What the exercise asks: Pick up the column below on living wills and the Supreme Court's right-to-die ruling, and continue it from its last sentence.

== Selected text

Share this article

print logo

LIVING WILL BECOMES A SUDDEN NECESSITY

If you are headed for Missouri -- a layover in St. Louis, a weekend in Kansas City -- let me suggest that you pack a little something extra in your baggage. A living will for example.

Better yet, a signed and notarized durable power of attorney. Or perhaps a checklist of 30 life-sustaining treatments and your personal attitudes toward them.

You might be wise to send copies of these to a lawyer and to a member of your family. And be sure to tell them that if you get sick or have an accident in Missouri, they'd better get your body out of the state as quickly as possible.

This traveler's advisory comes to you courtesy of the Supreme Court. Last Monday, the court ruled that people do have the right to stop medical treatment, but only if they are conscious and competent or have left "clear and convincing evidence" of what they want. Otherwise, you may have no more rights than a museum exhibit, a comatose testimony to some state's definition of "life."

====
== Stored data

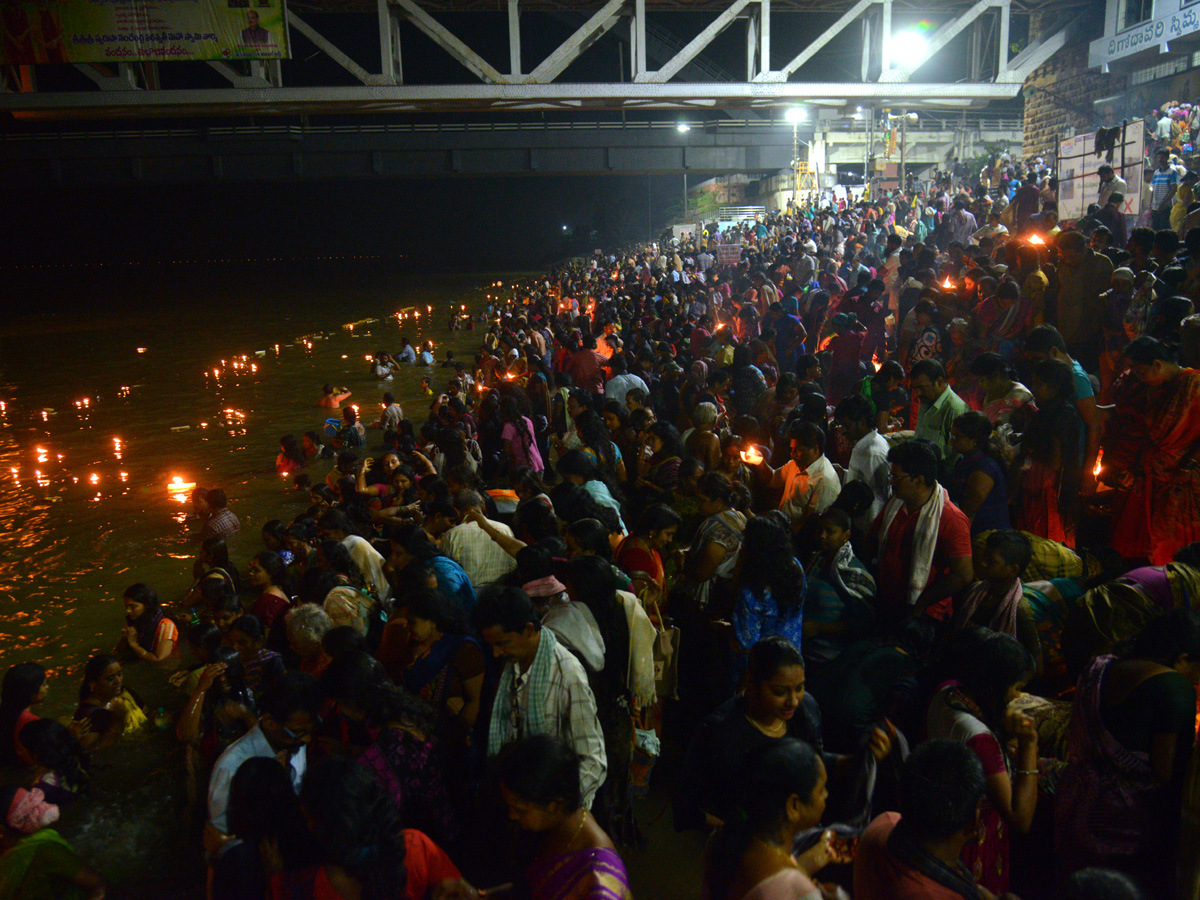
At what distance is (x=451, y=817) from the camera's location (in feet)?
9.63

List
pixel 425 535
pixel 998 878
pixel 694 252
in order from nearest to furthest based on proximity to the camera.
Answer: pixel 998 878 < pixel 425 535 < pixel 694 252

====
== Stored data

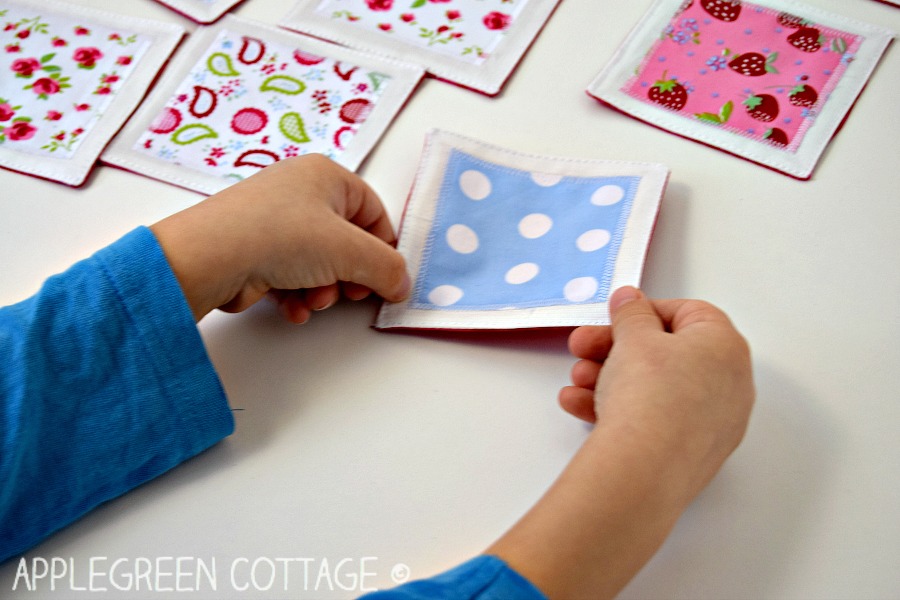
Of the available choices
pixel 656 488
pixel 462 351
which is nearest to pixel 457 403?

====
== Stored data

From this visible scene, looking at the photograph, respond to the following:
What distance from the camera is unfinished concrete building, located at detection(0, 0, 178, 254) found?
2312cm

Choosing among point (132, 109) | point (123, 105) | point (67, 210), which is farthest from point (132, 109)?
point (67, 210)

====

Reply:
If you are like Nancy Cruzan, for example, 25 years old at the time of a car crash, you could end up in a permanent vegetative state for 10, 20, 30 years with no way out. If you are struck down without leaving behind a full record of your attitudes about the major bioethics questions of the day, you could become, as Justice Brennan put it in his eloquent dissent, "a passive prisoner of medical technology."

This is the bottom line in the case of Joe and Joyce Cruzan's daughter. She has spent the seven unconscious years in a Missouri hospital being fed what the nurses call "supper," through a feeding tube. It's the case as well for Christine Busalacchi, a 20-year-old patient in the same hospital, who is wheeled in the same unconscious state to "music therapy" where they play gospel to the former fan of heavy metal.

The court ruled that Nancy had not made her wishes known clearly enough. She had only talked about life and death the way most of us do, conversationally, casually. She "wouldn't want to live that way." She "didn't want to live as a vegetable."

Without more certainty, the majority ruled that Missouri's right to protect "life" was greater than the family's right to defend her "liberty" from medical treatment. In a striking passage, Justice Rehnquist said that there is "no automatic assurance that the view of close family members will necessarily be the same as the patient's."

In short, the state was more trustworthy than the family. Especially the state of Missouri, which has set itself on the extreme end of the pro-life spectrum.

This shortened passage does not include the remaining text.